Народец дачный глазел на Ингу Ибрагимовну сначала с удивлением, потом с опаскою из воды все-таки выбрался, а потом и вовсе след его простыл. Может, это колдунья и порчу запросто наведет, или беглая сумасшедшая, что еще хуже.
В блаженном одиночестве отец Василиск, наконец, погрузился в водную прохладу.
«Это ж какая энергия попусту пропадает! – косился он на свою раскосмаченную «экономиссу». – Ее бы да в нужное русло, Богу на пользу… Окрещу, стерву!»
Тост
Отец Федот – из прапорщиков, низкий, коренастый, даже какой-то квадратный, всегда то ли под хмельком, то ли просто так в узкие щелочки плутоватые глазки свои щурит.
Из армии его вытурили, не дали дослужить всего пару лет положенного срока. По особой, он бахвалится, причине: тогда еще, в конце восьмидесятых, замполит-дурак на построении сорвал нательный крестик с шеи солдата, а Федот заступился за беднягу.

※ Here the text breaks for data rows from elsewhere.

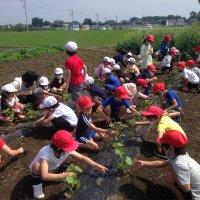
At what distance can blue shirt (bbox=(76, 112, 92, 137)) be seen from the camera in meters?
5.06

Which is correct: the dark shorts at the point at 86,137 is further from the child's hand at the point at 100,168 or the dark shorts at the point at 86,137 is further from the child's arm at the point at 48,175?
the child's arm at the point at 48,175

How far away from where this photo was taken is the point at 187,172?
360 cm

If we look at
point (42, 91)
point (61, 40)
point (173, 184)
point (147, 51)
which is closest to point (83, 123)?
point (173, 184)

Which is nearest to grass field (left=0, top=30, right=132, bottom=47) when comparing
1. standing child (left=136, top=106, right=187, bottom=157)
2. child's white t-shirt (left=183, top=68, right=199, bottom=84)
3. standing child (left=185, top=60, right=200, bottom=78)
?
standing child (left=185, top=60, right=200, bottom=78)

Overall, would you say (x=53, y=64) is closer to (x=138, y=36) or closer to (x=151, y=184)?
(x=138, y=36)

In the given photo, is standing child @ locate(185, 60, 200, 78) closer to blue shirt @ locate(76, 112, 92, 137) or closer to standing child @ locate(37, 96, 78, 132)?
standing child @ locate(37, 96, 78, 132)

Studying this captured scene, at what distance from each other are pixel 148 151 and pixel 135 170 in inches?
29.4

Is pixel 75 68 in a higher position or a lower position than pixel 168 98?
higher

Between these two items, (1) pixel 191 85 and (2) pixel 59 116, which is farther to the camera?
(1) pixel 191 85

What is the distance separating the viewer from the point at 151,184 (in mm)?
4281

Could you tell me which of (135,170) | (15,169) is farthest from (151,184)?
(15,169)

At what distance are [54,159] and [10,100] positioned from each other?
2.92 meters

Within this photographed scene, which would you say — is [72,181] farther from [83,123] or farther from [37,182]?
[83,123]

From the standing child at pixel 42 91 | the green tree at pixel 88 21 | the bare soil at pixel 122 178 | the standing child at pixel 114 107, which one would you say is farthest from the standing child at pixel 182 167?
the green tree at pixel 88 21
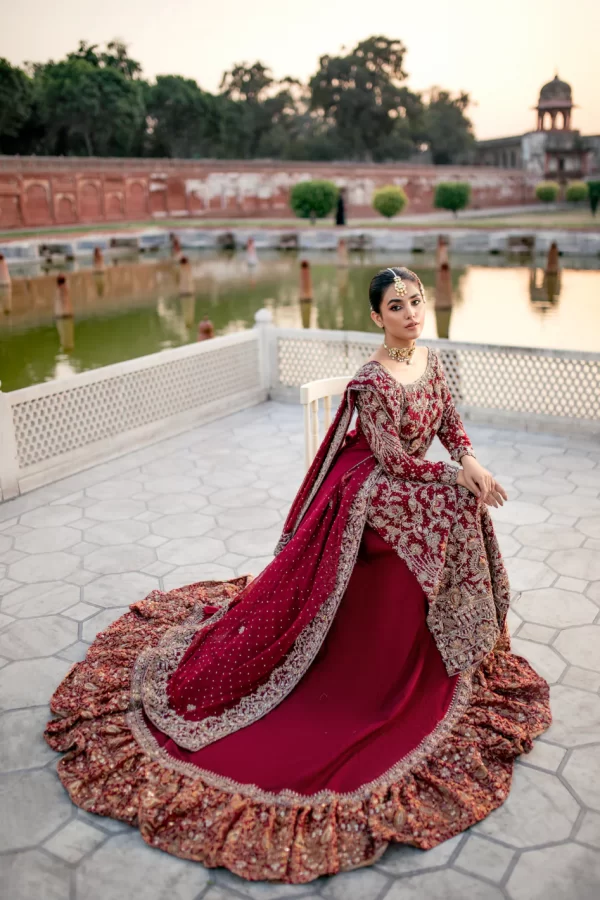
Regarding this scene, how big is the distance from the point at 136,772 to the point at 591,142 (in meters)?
49.2

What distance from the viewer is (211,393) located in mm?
6094

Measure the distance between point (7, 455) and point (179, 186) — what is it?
107 ft

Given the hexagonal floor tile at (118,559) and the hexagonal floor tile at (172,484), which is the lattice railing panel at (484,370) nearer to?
the hexagonal floor tile at (172,484)

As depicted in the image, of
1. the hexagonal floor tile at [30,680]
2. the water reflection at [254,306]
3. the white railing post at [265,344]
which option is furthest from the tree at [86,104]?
the hexagonal floor tile at [30,680]

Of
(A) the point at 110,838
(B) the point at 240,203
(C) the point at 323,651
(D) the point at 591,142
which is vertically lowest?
(A) the point at 110,838

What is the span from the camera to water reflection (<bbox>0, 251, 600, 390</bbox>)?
12.0 metres

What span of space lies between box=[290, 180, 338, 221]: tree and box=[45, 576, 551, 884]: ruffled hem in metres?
28.6

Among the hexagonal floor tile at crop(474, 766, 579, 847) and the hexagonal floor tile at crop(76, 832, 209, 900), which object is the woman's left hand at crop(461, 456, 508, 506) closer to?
the hexagonal floor tile at crop(474, 766, 579, 847)

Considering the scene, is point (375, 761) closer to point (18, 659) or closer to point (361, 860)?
point (361, 860)

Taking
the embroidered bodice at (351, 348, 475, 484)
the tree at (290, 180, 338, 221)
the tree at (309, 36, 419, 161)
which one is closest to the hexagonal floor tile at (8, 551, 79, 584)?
the embroidered bodice at (351, 348, 475, 484)

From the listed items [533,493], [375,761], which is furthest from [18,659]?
[533,493]

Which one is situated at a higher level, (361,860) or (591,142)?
(591,142)

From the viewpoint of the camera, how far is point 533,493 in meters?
4.46

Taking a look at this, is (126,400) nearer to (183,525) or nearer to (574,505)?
(183,525)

Может, это и было последней каплей в его служебных прегрешениях: проговаривался Федот по пьяной лавочке, что, мол, и тушенку в жестяных банках у него на складе мыши успешно и много кушали, и спирт из опечатанных канистр чудесным образом улетучивался.
Короче, оказался Федот в доме у стареньких родителей в деревеньке возле стен монастыря. Тихую обитель, бывшую полузаброшенным музеем под открытым небом, стали восстанавливать, потребовались трудники. Федот тут и оказался кстати. Плотничать его еще в детстве тятька научил.
Потом забрали Федота в алтарь храма прислуживать, кадило подавать.
– Веруешь? – спросил игумен у перепачканного сажей Федота.
– Верую! – ответствовал тот.
– И слава Богу!
Самоучкой – где подскажут, а где и подопнут – продвигался Федот в попы. В самом начале девяностых востребованной стала эта «профессия», позарез кадры понадобились. А где их сразу «накуешь» средь напичканных советским мусором головушек? У кого-то хоть чуть-чуть просветление в мозгах образовалось, как у Федота, тому и рады…
В церкви, как в армии, единоначалие, и Федоту к тому не привыкать. Тут он – в своей тарелке.
Нет-нет да и выскакивало из него прежнее, «прапорщицкое», командирское. Бывало, служит панихиду. А какая старушонка глухая, не расслышит, как прочитали с поданной бумажки родные ей имена – с соседкой ли заболтается или еще что, затеребит настойчиво отца Федота за край фелони: уж не поленился ли, батюшко, моих помянуть?